Invasive breast cancer is the most common cancer in females, accounting for approximately a third of all invasive cancers diagnosed annually in the Greater Bay Area and in California. Recent evidence of increasing breast cancer incidence also has been reported nationwide among females of all racial and ethnic groups with a notable increase among females younger than 50 years of age and Asian American Pacific Islander females of all ages [1]. About one in eight females in the United States (U.S.) will develop invasive breast cancer within their lifetime. Risk factors include older age, family history of breast cancer, inherited genetic mutations (BRCA1 and BRCA2), early age of menarche, late age of menopause, no pregnancies or pregnancies later in life (i.e., first pregnancy after age 30), postmenopausal hormone therapy use, obesity and excessive weight gain, physical inactivity, alcohol consumption, and dense breast tissue (as indicated on a mammogram). However, risk factors differ across subtypes of breast cancer [2-5]. The U.S. Preventive Services Task Force recommends biennial screening mammography for breast cancer for most females 40 to 74 years of age. This recommendation states that current evidence is insufficient to assess the balance of benefits and harms of screening mammography in females more than 75 years of age [6].

Data Tables - Breast Cancer

References

[1] Giaquinto, A. N., H. Sung, L. A. Newman, R. A. Freedman, R. A. Smith, J. Star, A. Jemal and R. L. Siegel (2024). "Breast cancer statistics 2024." CA Cancer J Clin 74(6): 477-495. 
[2] National Cancer Institute.

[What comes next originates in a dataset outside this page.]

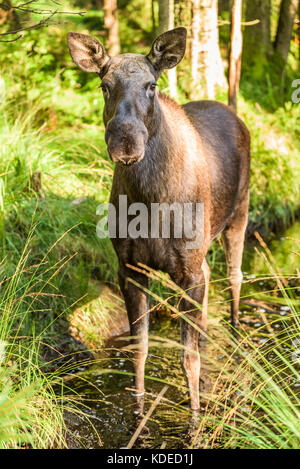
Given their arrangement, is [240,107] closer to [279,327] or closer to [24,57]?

SEER Cancer Stat Facts: Female Breast Cancer. National Cancer Institute. Bethesda, MD, https://seer.cancer.gov/statfacts/html/breast.html 
[3] Song, M. and E. Giovannucci, Preventable Incidence and Mortality of Carcinoma Associated With Lifestyle Factors Among White Adults in the United States. JAMA Oncol, 2016. 2(9): p. 1154-61.
[4] Sprague, B.L., et al., Proportion of invasive breast cancer attributable to risk factors modifiable after menopause. Am J Epidemiol, 2008. 168(4): p. 404-11.
[5] Tamimi, R.M., et al., Population Attributable Risk of Modifiable and Nonmodifiable Breast Cancer Risk Factors in Postmenopausal Breast Cancer. Am J Epidemiol, 2016. 184(12): p. 884-893.
[6] Screening for Breast Cancer: U.S. Preventive Services Task Force Recommendation Statement. JAMA, 2024. 331(22): p. 1918-1930. Available at: https://www.uspreventiveservicestaskforce.org/uspstf/recommendation/breast-cancer-screening. 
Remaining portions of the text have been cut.